Directions:
Reproduce all of the following records, changing every "green tree" to "leafy tree" and leaving everything else untouched.

Provided records:
☆ ☆ ☆ ☆

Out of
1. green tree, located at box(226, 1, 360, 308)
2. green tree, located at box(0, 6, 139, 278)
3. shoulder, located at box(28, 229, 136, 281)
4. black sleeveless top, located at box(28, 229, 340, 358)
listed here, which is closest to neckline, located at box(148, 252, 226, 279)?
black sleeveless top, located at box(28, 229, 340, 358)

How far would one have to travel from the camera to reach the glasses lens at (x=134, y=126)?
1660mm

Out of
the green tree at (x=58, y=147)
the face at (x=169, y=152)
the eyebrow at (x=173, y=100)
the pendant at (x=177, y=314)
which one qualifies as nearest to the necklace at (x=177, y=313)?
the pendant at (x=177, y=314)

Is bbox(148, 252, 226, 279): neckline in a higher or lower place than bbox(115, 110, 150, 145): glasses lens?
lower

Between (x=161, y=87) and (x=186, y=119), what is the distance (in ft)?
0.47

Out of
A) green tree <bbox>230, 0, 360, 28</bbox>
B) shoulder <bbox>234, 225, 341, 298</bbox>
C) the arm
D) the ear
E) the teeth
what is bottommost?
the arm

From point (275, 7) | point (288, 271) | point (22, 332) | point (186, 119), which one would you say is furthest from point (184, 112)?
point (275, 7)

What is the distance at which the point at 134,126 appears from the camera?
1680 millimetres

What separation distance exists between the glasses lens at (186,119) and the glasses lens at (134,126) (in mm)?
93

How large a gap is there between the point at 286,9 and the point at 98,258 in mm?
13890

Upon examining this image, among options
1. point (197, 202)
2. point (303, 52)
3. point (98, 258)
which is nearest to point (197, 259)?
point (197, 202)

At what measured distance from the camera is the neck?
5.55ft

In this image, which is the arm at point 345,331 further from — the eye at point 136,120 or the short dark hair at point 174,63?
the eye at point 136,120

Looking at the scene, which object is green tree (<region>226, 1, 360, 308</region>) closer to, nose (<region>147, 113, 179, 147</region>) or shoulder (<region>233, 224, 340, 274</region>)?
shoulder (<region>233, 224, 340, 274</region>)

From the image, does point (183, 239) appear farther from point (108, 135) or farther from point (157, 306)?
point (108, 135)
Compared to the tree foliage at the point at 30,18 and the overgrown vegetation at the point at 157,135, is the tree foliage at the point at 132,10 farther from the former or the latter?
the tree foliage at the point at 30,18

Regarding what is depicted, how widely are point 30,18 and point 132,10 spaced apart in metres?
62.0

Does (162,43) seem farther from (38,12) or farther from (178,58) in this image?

☆ ☆ ☆ ☆

The output:
Out of
1. leafy tree, located at box(226, 1, 360, 308)
2. leafy tree, located at box(0, 6, 139, 278)
3. shoulder, located at box(28, 229, 136, 281)
4. black sleeveless top, located at box(28, 229, 340, 358)
listed here, which is closest to neckline, located at box(148, 252, 226, 279)?
black sleeveless top, located at box(28, 229, 340, 358)

How far would one have to travel from the camera to reach the glasses lens at (x=134, y=126)?
1660mm

Out of
the leafy tree at (x=58, y=147)
the face at (x=169, y=152)
the eyebrow at (x=173, y=100)
the pendant at (x=177, y=314)
which one qualifies as nearest to the necklace at (x=177, y=313)?
the pendant at (x=177, y=314)

Is bbox(148, 252, 226, 279): neckline in a higher or lower place than bbox(115, 110, 150, 145): glasses lens?
lower

Between (x=161, y=87) and (x=186, y=119), what is the distance (in ft)?
0.47

Out of
A) leafy tree <bbox>230, 0, 360, 28</bbox>
B) shoulder <bbox>234, 225, 341, 298</bbox>
C) the arm
D) the ear
E) the teeth
what is bottommost?
the arm

From point (275, 7) | point (288, 271) | point (22, 332) | point (186, 119), which one would you say is furthest from point (184, 112)?
point (275, 7)

What is the distance at which the point at 134,126 appears from the camera?
1680 millimetres

What separation distance exists between the glasses lens at (186,119) and the glasses lens at (134,126) (in mm)?
93

How large a gap is there between the point at 286,9 and the point at 98,258 in mm?
13890

Upon examining this image, among options
1. point (197, 202)
2. point (303, 52)
3. point (98, 258)
which is nearest to point (197, 259)?
point (197, 202)

At what measured distance from the camera is the neck?
5.55ft

In this image, which is the arm at point 345,331 further from — the eye at point 136,120 or the short dark hair at point 174,63?
the eye at point 136,120

Looking at the scene, which object is leafy tree (<region>226, 1, 360, 308</region>) closer to, nose (<region>147, 113, 179, 147</region>) or shoulder (<region>233, 224, 340, 274</region>)?
shoulder (<region>233, 224, 340, 274</region>)

From the image, does point (183, 239) appear farther from point (108, 135) or farther from point (157, 306)?
point (108, 135)
Compared to the tree foliage at the point at 30,18 and the overgrown vegetation at the point at 157,135, is the tree foliage at the point at 132,10 farther from the former or the latter?
the tree foliage at the point at 30,18

Regarding what is depicted, how widely are point 30,18 and point 132,10 spaced apart in metres?
62.0

Does (162,43) seem farther from (38,12) or farther from (178,58) in this image?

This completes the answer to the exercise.